On the threshold stone from which her house has fallen away a woman sits lamenting. Danil goes to her.

In cavernous ruins where fire has taken a family, Lemuel finds two children. Eli and Meletios come to the aid of an aged tinsmith who has lost his wife. Husbands, uncles, cousins, grandmothers, wives, children, all are missing and prayed for. The disciples come amongst those whose hope is snapped like dry bread, who bewail the horror and cannot be spoken to of consolation. Instead, Danil and the others offer their presence. What skills they have are in quietude, and these are plentiful. They sit on the floor of those in mourning, listen to the pain of ones lost in the mystery of suffering. They are its witnesses.

It is practice that Papias finds at first most difficult. He wants to preach God's love. He wants to tell that Christ is coming, that they must just believe. But even he, too, comes to this understanding, that it is a time of silence and action. In one house a trader who has lost his father gives him salted fish for thanks; this Papias brings to another not far distant who starves. A scorched morning when the birds of prey wheel lower a woman rushes from a ruin, clutches at his robe. 'Help me, help me, my daughter.' She pulls him to an inner courtyard of stone and sand and broken timber. 'She lives. I know she lives!' she says. 'I hear her.'

'You hear her?'

'She doesn't stop calling. Listen. You can hear.'

Papias hears nothing. It is days since the quake. None can be living still.

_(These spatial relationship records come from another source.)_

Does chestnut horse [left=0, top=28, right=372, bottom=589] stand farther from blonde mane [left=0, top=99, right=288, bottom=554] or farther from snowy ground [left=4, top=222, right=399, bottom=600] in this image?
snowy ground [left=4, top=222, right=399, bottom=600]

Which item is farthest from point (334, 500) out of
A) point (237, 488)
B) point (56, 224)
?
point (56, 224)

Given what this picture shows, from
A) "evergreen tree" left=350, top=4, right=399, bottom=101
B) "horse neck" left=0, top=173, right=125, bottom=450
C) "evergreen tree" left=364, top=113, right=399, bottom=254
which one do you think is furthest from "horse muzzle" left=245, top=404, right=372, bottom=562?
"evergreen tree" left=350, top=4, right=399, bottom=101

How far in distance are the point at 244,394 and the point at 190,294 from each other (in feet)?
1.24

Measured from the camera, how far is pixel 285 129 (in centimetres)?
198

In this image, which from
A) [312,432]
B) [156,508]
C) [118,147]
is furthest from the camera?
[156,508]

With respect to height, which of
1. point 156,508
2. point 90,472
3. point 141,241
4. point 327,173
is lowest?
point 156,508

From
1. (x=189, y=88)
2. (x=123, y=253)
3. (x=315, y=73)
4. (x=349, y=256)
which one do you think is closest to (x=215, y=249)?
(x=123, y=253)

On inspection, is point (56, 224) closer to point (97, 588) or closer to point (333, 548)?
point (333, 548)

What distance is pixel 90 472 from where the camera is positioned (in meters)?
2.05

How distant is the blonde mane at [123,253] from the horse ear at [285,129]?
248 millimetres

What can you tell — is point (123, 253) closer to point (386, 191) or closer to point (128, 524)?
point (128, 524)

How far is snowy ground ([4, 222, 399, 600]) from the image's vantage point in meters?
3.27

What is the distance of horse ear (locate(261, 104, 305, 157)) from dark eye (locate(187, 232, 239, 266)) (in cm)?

'Help me. Please sir, help.'

Papias looks at her as at a memory. He looks away and throws himself into clawing free the rubble. The sun burns at his back. Beneath his robe he can feel the sores ooze. For an hour, two, he pulls away the collapsed building. He hears no sound of any child, only the woman sobbing prayers to all gods and any gods that will listen. Shreds of cloth, shards of vase, remnants of all manner, he pulls from the dust, then finds large stones that have crossed one another in falling. Beneath he hears a whimper.